Berkeley, California

People/Products

For decades, the University of California, Berkeley had a well-deserved reputation as a place for radical ideas and progressive culture. But these days, its wooded campus—nestled along the rolling eastern shore of San Francisco Bay—is less a hotbed of political activism than a bucolic backdrop for nurturing some of the country’s brightest students. And when it comes to campus architecture, the university’s all-powerful Board of Regents has become increasingly conservative. For the C.V. Starr East Asian Library, located at the campus’s Classical core, Tod Williams Billie Tsien Architects faced an unyielding set of design constraints, imposed on the project well into the more than decade-long effort to get it realized.

Like much of the work of Williams, FAIA, and Tsien, AIA, the rigid geometry and weighty mass of the library’s exterior is mediated by a thoughtful interplay of materials. But unlike the contemporary compositions of their earlier buildings, this new one, by mandate, recalls another era. The four-story structure subtly unites Asian influences with an overriding Neoclassicism that defines much of the Berkeley campus.

The New York–based architects frequently found themselves in California during the early 1990s as construction progressed on their acclaimed Neurosciences Institute in La Jolla. It was then that they were initially hired to design the first freestanding building for East Asian studies at Berkeley, considered one of the country’s premier East Asian teaching and research institutions. After several years, and changes to the program and site, the project seemed permanently stalled. The death in 2002 of Berkeley’s beloved former chancellor, Chang-Lin Tien, sparked renewed interest in the project and spurred fund-raising efforts to at long last build such a facility.

During the intervening years, the university would adopt what it calls The New Century Plan, a highly prescriptive set of guidelines for new campus construction. The library’s location on Memorial Glade—the campus’s main quadrangle—made its design subject to heightened scrutiny. Initial schemes were scrapped to conform to the new plan, which dictated the building’s rectangular form; its white granite cladding; its pitched, Mission clay tile roof; and its coplanar siting with respect to the adjacent McLaughlin Hall, among other things. “We followed the rules,” Tsien, recalls. “But we broke the rules also.”

The large bronze screens that adorn the library’s main facades, for instance, adhere to a symmetrical ideal consistent with the building’s prominent neighbors, including the imposing, Beaux-Arts Doe Library and the symbolic campanile of Sather Tower (scene of many Vietnam-era protests), both built nearly a century ago on the opposite side of the quad. What they conceal, however, is an irregular arrangement of windows, which only become visible at night when the metal panels turn into a golden veil. The screen—an important component of Asian architecture—represents the building’s Asian mission. Its overall design further alludes to traditional Asian elements: A cracked-ice motif on the 15-foot-tall lower grille is topped by a vertical bamboo pattern on the 17-foot-tall upper grille along the library’s southern elevation, which faces those early-20th-century campus icons.

+ + + + + + +

* [Exercise instructions]:
[1] According to the library article, why were Tod Williams Billie Tsien Architects' initial schemes for the C.V. Starr East Asian Library scrapped? Answer in one to three sentences.
[2] Carry on the library article from its final sentence.
The items after this point were taken from a separate source.

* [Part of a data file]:
+ + + + + + +

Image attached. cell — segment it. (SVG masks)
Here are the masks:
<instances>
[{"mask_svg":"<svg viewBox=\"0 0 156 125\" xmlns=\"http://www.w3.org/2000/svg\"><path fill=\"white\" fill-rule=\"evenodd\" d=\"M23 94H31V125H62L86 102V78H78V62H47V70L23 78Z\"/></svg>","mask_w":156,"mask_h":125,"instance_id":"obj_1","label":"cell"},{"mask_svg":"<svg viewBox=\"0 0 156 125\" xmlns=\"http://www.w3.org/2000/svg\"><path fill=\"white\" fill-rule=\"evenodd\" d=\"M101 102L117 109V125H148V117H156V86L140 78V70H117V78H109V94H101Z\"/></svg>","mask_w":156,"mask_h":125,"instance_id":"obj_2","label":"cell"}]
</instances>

+ + + + + + +

* [Results of the tasks]:
[1] The initial schemes were scrapped so the design would conform to The New Century Plan, the university's highly prescriptive set of guidelines for new campus construction. Because the library sits on Memorial Glade, the campus's main quadrangle, its design was subject to heightened scrutiny. The plan dictated the building's rectangular form, white granite cladding, pitched Mission clay tile roof, and coplanar siting with the adjacent McLaughlin Hall.

[2]
Cast in Hangzhou, China, at an installed cost of $1 million, the fate of the screens—another 32-foot-tall screen graces the narrower west facade, while a smaller, 21-foot-tall version featuring only the bamboo motif marks the building’s entrance at the east facade—was not always a sure thing. “We had to step outside the procurement box to get them approved,” says Rob Gayle, AIA, U.C. Berkeley’s associate vice chancellor of capital projects. “We’ve never incorporated such a large, custom-made, international building component like this on a campus building before.”

For Tsien, the challenge was creating a building that was heavy enough to balance the weight of Doe Library, the centerpiece of architect John Galen Howard’s Classical campus ensemble. On a more practical level, the poured-in-place concrete structure—which lies perilously close to the Hayward Fault—needed to resist seismic activity. “We built a very heavy building that sits in a very deep hole,” Williams sums up.

Carved into the base of Observatory Hill, the 68,000-square-foot building had to negotiate the steep incline leading down from North Gate, a key campus access point along Hearst Avenue. As a result, visitors enter the library via a bridge on the third level. There, a lengthy glass canopy caps thick bronze doors—one set that swings open to the circulation desk inside and another that slides open to an elevator, an alternate entry option for wheelchair-bound visitors. Continuing past those doors, a stone-clad lookout hovers. Below it, a series of stepped concrete walls marks narrow staircases, while a grander stair leads up from Memorial Glade, from which access is also possible by means of a winding ramp along the south facade.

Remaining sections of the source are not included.